Bir önceki Cumhurbaşkanlığı seçiminin yapıldığı 24 Haziran 2018 tarihine bakarsak, öncesindeki 6 haftada Borsa İstanbul yaklaşık olarak yüzde 6 değer kaybetmişti. Ondan önceki Cumhurbaşkanlığı seçiminde ise, yani 1 Kasım 2015’te yine öncesindeki 6 haftalık süreçte yüzde 6 değer kazanmıştı.
Borsa İstanbul (BIST) 100 endeksi, 2023 yılının başından bu yana ise yatırımcısına yüzde 10 oranında değer kaybettirirken, Kahramanmaraş merkezli yaşanan deprem felaketiyle borsada sert fiyatlamalar yaşandı.
Borsa İstanbul ve Sermaye Piyasası Kurulu’nun (SPK) aldığı bir dizi tedbirlerle, Borsa desteklendi. Bu güne baktığımızda ise, seçimin yaklaşmasıyla yatırımcılar pozisyonlarını belirliyor ve Borsa dışındaki alternatif yatırım araçlarını da değerlendiriyor. Seçim riskini almak istemeyen yatırımcıların, mevduat faizlerinin yüzde 30’lara yaklaşmasıyla bu yöne kaydığı ve Kur Korumalı Mevduat’ta (KKM) üst sınırın kalkmasıyla öncelikli tercihleri arasında bulunduğu gözlemleniyor.
"Borsa seçime kadar 4500-5500 arasında dalgalanır" - Tuncay Turşucu
"Seçimler piyasalarda her zaman belirsizlik yaratır. Belirsizlik piyasaların en sevmediği durumdur. Bu durum hisse fiyatlarında yüksek oynaklıklar yaratır. Belirsizlik karşısında yatırımcıların, portföy ve fon yöneticilerinin en makul hareketleri, oluşacak oynaklıklardan en az etkilenmek için hisse senedi risklerini belirli bir seviyeye indirmektir. Geçtiğimiz süreçte pek çok araştırma portföy yöneticisi yaptığı yorumlarda hisse oranlarını yüzde 50-60 seviyelerinden yüzde 30-40 seviyelerine çektiğini açıkladı. Bu elbette piyasada baskı yarattı. Ancak deprem sonrasında açıklanan destekler ve şirketlerin geri alımları bu satış baskılarını bir süre karşılamış görünüyor.
Belirsizlik nedeniyle hisse senedi fonlarında çıkış yaşanıyor
Özellikle ocak ayı sonundan bugüne, hisse senedi fonlarından net olarak 5,7 milyar TL çıkış yaşandığı görülüyor. Sadece son iki haftada yaşanan net çıkış 2,2 milyar TL seviyesinde oldu. Bu çıkışların hepsi belirsizlik nedeni ile fonların portföylerdeki hisse oranlarını düşürecek şekilde ayarlamaları ve katılım payı sahibi olan küçük hesap sahiplerinin endişe içerisinde fon satışları nedeni ile gerçekleşti diyebiliriz.

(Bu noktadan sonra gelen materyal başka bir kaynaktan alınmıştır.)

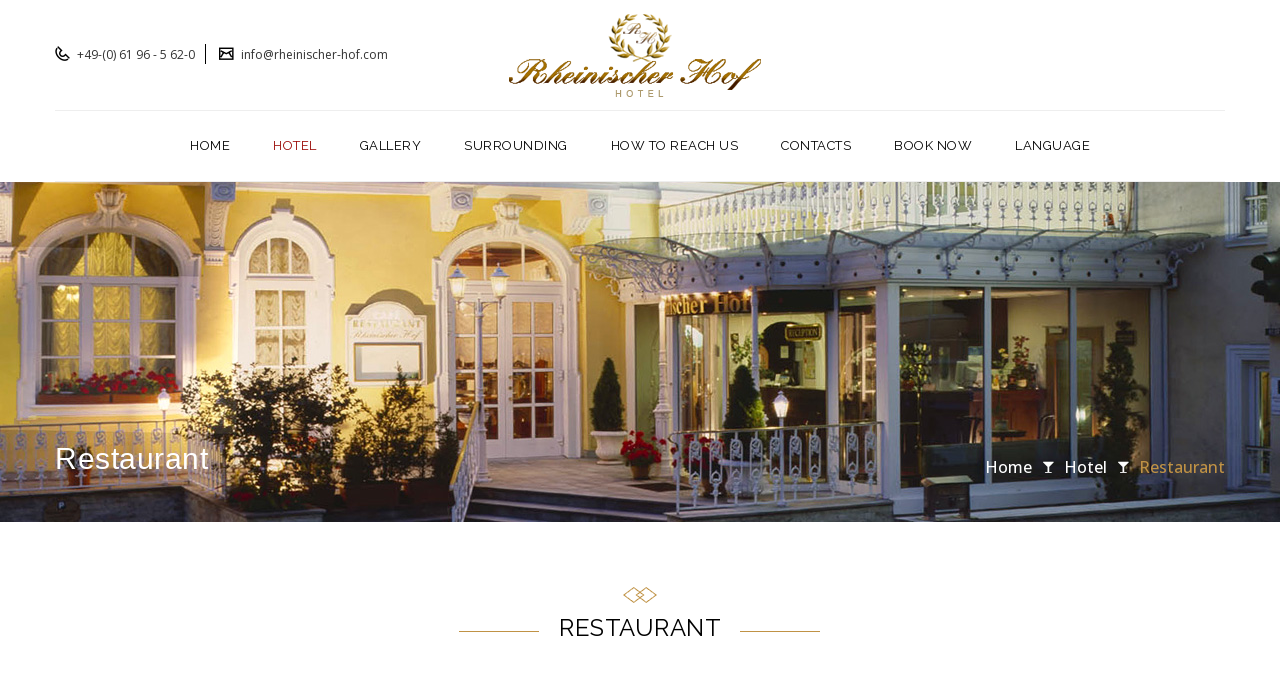

--- FILE ---
content_type: application/javascript
request_url: https://rheinischer-hof.com/wp-content/themes/veda/functions/js/jquery.downcount.js?ver=6.9
body_size: 520
content:
/**
 * downCount: Simple Countdown clock with offset
 * Author: Sonny T. <hi@sonnyt.com>, sonnyt.com
 */
(function(e){e.fn.downCount=function(t,n){function o(){var e=new Date(r.date),t=s();var o=e-t;if(o<0){clearInterval(u);if(n&&typeof n==="function")n();return}var a=1e3,f=a*60,l=f*60,c=l*24;var h=Math.floor(o/c),p=Math.floor(o%c/l),d=Math.floor(o%l/f),v=Math.floor(o%f/a);h=String(h).length>=2?h:"0"+h;p=String(p).length>=2?p:"0"+p;d=String(d).length>=2?d:"0"+d;v=String(v).length>=2?v:"0"+v;var m=h===1?"day":"days",g=p===1?"hour":"hours",y=d===1?"minute":"minutes",b=v===1?"second":"seconds";i.find(".days").text(h);i.find(".hours").text(p);i.find(".minutes").text(d);i.find(".seconds").text(v);i.find(".days_ref").text(m);i.find(".hours_ref").text(g);i.find(".minutes_ref").text(y);i.find(".seconds_ref").text(b)}var r=e.extend({date:null,offset:null},t);if(!r.date){e.error("Date is not defined.")}if(!Date.parse(r.date)){e.error("Incorrect date format, it should look like this, 12/24/2012 12:00:00.")}var i=this;var s=function(){var e=new Date;var t=e.getTime()+e.getTimezoneOffset()*6e4;var n=new Date(t+36e5*r.offset);return n};var u=setInterval(o,1e3)}})(jQuery);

En önemli konu göz ardı ediliyor
Paranın gittiği adresin genel olarak yüzde 35’lere varan mevduat veya KKM hesapları olduğu görülüyor. Büyük ihtimalle 14 Mayıs tarihine kadar Borsadaki oynaklık devam edecek. 4500 – 5500 arasında bir dalgalanma beklentim var ve bunu bir süredir koruyorum. Ayrıca pek çok gelişme art arda geldiği için en önemli konu göz ardı ediliyor. 2022 yılında Borsa endeksi yüzde 200 yükseldi ve bu hareketin sindirilmesi ve kar düzeltmesi zaten bekleniyordu. Zaten böyle bir beklenti varken, deprem ve seçimlerin ayrıca etkisini yaşıyoruz.
Endeks yıl sonunda 6000 seviyesini aşabilir
Kısacası endeks yılbaşından bu yana zaten doğal bir düzeltme içerisinde bulunuyor. Bu süreçte endeksteki düşüşlerin nakdi olanlar için güçlü şirketlerde uzun vadeli iyi fırsatlar vereceğini düşünüyorum. Seçime kadar piyasada oynaklık olacaktır. Ancak bu oynaklık karşısında sakin kalmak, uzun vadeli düşünmek ve oluşabilecek fırsatlardan faydalanmak için bir miktar nakit bulundurmak önemli olacaktır. Bu süreç kesinlikle kredili pozisyon taşımak için uygun değildir. Hareketsiz kalmanın en sağlıklı olacağı bir süreç olabilir. Seçimlerden sonra bir süre dalgalı bir piyasa oluşma riski olsa da yılsonunda BIST100 endeksinin 6000 seviyesinin üzerinde yılı tamamlamasını bekliyorum."
"Yatırım araçlarının seçim sonrası yönüne ilişkin ana hatlar oluştu" - Gökhan Uskuay
"Seçimin kaç turda biteceği, seçimin kimin kazanacağına yönelik ana bir eğilim oluşmamasına karşın, seçimden sonra yatırım araçlarının yönüne doğru ana hatlar oluştu ve piyasalarda fiyatlanmaya başladı.
Seçim sonrasında yatırımcının ve tüketicinin ana düşüncesi kurların hızlı şekilde yükselmesi şeklinde. Bu nedenle yatırımcıların Kur Korumalı Mevduat’a (KKM) yönelimlerinin arttığını, tüketicilerin ise tüketimlerini kur artışlarından olumsuz etkilenmemesi için öne çektiğini görüyoruz. Özellikle EYT tazminatları ve EYT maaşları nedeniyle bu yönde eğilimin nisan ayında arttığını görebiliriz.
Yatırımcılar mevduata ve KKM’ye yöneliyor
Yatırımcılarda diğer ana eğilim kısa vadeli faizlerin yükselebileceği şeklinde. Seçim sonrasında yüzde 40-45 mevduat faizlerinin görülebileceği belirtildiği için tüm piyasanın KKM ve kısa vadeli mevduata konsolide olduğunu görüyoruz.
Yatırımcının yanlış yaptığını düşünüyorum
Yatırımcıların yeniden KKM, aylık mevduat ve altına yönlenmesi ile birlikte halka arzlara yoğun ilgi olmasına rağmen borsaya ilgi düştü. Fakat ben yatırımcının yanlış yaptığını düşünüyorum. Çünkü seçim sonrasında sadece yüzde 10 puanlık bir faiz artışına karşılık daha güçlü bir kur ayarlaması, yükselen kurlar ve enflasyonist beklentiler ile Borsa İstanbul’u destekleyebilir. Seçime kadar 4500-5000 arasında, yatırımcı aşırı satış yiyen endeks hisselerinde pozisyon alabilir. Piyasada yaşanan düşüş ve zayıflık, kur ve faiz beklentilerinden kaynaklanmakta bu da endeks hisselerinde fırsatlar yaratmaktadır."